Essay: „Sieh uns jetzt an“
Ableistische Narrative in Literatur, Film und auf der Bühne
Wer schon mal auf Sicht gefahren ist, im Nebel gestochert hat oder blind vor Hass und Neid war, ist bereits mit Ableismus in Kontakt gekommen. Unter Ableismus versteht man die Diskriminierung von Menschen mit Behinderung. Das kann eine Reduktion von Menschen auf ihre Behinderung sein – oder ihre Nichtbeachtung. Ableismus kann sich auch in Abwertung und Ausgrenzung zeigen oder in übermäßiger, übergriffiger Fürsorge.

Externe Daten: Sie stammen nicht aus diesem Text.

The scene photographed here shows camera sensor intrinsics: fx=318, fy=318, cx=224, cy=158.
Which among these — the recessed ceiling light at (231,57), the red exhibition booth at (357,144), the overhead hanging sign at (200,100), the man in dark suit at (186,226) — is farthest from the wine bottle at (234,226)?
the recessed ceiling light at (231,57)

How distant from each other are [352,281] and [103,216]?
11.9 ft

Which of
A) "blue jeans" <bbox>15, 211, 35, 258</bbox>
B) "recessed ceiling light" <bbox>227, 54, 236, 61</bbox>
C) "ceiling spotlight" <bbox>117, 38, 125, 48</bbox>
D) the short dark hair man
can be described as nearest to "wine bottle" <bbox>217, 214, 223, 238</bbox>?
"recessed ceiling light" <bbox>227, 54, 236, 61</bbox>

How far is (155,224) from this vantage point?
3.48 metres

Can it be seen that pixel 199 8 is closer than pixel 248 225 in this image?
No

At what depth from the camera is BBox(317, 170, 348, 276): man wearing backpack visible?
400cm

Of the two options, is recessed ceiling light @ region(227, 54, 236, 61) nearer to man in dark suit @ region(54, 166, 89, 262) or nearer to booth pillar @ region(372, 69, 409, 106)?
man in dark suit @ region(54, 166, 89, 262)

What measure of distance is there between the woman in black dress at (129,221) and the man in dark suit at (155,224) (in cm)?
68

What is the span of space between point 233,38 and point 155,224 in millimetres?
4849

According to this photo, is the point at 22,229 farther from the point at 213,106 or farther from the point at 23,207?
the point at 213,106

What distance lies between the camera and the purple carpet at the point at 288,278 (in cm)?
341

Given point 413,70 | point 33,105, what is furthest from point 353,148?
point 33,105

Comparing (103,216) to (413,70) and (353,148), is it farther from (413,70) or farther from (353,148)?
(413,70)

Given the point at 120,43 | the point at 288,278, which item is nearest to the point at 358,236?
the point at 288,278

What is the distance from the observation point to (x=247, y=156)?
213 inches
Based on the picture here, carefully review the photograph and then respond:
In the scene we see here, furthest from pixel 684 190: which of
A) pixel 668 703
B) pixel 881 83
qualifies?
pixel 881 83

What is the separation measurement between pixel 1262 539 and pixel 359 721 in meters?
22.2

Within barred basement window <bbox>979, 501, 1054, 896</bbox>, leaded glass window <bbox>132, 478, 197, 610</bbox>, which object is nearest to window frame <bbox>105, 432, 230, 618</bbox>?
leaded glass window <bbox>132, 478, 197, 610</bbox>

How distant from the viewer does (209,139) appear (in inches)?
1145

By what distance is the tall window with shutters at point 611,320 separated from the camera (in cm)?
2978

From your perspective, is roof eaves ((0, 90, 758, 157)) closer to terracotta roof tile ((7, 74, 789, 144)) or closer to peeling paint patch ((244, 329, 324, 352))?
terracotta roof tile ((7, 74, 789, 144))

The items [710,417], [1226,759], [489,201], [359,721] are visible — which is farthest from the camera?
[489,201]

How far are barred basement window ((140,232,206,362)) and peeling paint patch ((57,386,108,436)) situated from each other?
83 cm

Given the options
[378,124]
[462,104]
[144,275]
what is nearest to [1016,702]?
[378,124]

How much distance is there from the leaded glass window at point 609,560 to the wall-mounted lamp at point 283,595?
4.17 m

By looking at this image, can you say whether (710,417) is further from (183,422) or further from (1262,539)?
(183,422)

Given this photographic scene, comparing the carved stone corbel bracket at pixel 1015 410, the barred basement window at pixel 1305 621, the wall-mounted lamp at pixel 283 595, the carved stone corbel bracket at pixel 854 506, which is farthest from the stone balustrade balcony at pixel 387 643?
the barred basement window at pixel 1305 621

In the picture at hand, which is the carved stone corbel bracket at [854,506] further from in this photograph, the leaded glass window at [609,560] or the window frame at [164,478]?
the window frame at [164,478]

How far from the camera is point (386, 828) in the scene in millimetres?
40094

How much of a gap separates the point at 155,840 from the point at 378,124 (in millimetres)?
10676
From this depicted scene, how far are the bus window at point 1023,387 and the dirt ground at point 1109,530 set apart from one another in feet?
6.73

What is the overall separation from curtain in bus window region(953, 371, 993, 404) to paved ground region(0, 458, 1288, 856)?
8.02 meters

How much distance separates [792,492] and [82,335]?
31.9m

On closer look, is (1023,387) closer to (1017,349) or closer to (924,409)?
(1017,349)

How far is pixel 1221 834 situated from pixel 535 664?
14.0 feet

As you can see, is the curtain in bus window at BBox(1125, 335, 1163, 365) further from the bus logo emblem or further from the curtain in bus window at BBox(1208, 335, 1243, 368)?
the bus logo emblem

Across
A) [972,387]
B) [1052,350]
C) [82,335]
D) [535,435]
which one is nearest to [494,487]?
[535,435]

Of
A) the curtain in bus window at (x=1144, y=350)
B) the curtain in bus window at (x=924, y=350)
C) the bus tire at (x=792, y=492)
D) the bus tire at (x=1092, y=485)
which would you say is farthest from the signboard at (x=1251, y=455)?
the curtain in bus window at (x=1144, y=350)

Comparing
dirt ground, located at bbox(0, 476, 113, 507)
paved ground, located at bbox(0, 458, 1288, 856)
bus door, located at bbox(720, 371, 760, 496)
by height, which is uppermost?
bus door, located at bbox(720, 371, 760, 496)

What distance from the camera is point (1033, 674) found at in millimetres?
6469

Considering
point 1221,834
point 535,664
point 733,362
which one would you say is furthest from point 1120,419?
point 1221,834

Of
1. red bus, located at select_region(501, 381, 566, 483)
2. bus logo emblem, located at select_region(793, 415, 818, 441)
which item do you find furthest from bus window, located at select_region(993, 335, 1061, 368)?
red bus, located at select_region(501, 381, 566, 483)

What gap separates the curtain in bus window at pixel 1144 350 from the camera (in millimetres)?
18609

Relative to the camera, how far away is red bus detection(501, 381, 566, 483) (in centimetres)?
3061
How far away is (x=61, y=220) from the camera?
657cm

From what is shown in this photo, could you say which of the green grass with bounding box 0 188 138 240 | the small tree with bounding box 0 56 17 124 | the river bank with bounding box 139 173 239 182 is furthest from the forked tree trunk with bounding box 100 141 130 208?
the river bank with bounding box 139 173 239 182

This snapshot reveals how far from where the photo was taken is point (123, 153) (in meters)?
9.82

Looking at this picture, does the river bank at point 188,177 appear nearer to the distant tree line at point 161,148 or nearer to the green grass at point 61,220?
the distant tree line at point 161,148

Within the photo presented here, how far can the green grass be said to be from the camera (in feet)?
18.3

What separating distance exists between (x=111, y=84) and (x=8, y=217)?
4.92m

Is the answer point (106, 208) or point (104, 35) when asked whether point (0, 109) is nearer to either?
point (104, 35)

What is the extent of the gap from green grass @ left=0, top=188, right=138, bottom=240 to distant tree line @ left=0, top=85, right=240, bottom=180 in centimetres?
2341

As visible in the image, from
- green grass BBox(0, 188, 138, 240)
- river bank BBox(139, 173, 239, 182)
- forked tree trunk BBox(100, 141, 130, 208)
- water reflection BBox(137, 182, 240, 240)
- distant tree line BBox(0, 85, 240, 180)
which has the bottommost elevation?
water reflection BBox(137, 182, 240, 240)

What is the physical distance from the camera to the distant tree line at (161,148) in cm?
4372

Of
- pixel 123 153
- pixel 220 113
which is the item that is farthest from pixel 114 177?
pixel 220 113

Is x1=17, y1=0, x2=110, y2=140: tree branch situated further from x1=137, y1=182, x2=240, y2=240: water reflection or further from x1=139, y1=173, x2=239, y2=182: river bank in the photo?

Oder darin, die (körperlichen und geistigen) Normen, an denen sich unsere Gesellschaft mehrheitlich orientiert, zu idealisieren. Eine „Fähigkeitsideologie“, wie es die Performerin Jana Zöll nennt. Denn die oben genannten alltagssprachlichen Bilder setzen den eingeschränkten Sehsinn oder Blindheit mit dem Unvermögen gleich, eine Tatsache zur Kenntnis zu nehmen oder zu begreifen. Damit wird gleich zweierlei abgewertet: das nicht-normative Funktionieren der Sinne und das nicht-normative Funktionieren des Denkens.
Ableismus ist tief in unserer Sprache verwurzelt. Dass aus dem neutralen Begriff Behinderung beziehungsweise behindert – einst eingeführt, um wesentlich negativere Wörter abzulösen – mittlerweile selbst ein Schulhofschimpfwort geworden ist, zeigt, dass nicht die Begriffe das Problem sind. Sondern das, was wir als Gesellschaft aus ihnen machen. Denn während die Behindertenrechtsbewegung seit vielen Jahren vehement dafür kämpft, dass sich das soziale Modell der Behinderung allgemein durchsetzt – also das Menschen mit Behinderung nicht behindert sind, sondern von der Gesellschaft durch bauliche Barrieren und Barrieren in den Köpfen behindert werden –, hält sich in der allgemeinen Wahrnehmung erstaunlich hartnäckig das medizinische Modell der Behinderung, demzufolge ein behinderter Mensch mangelhaft ist.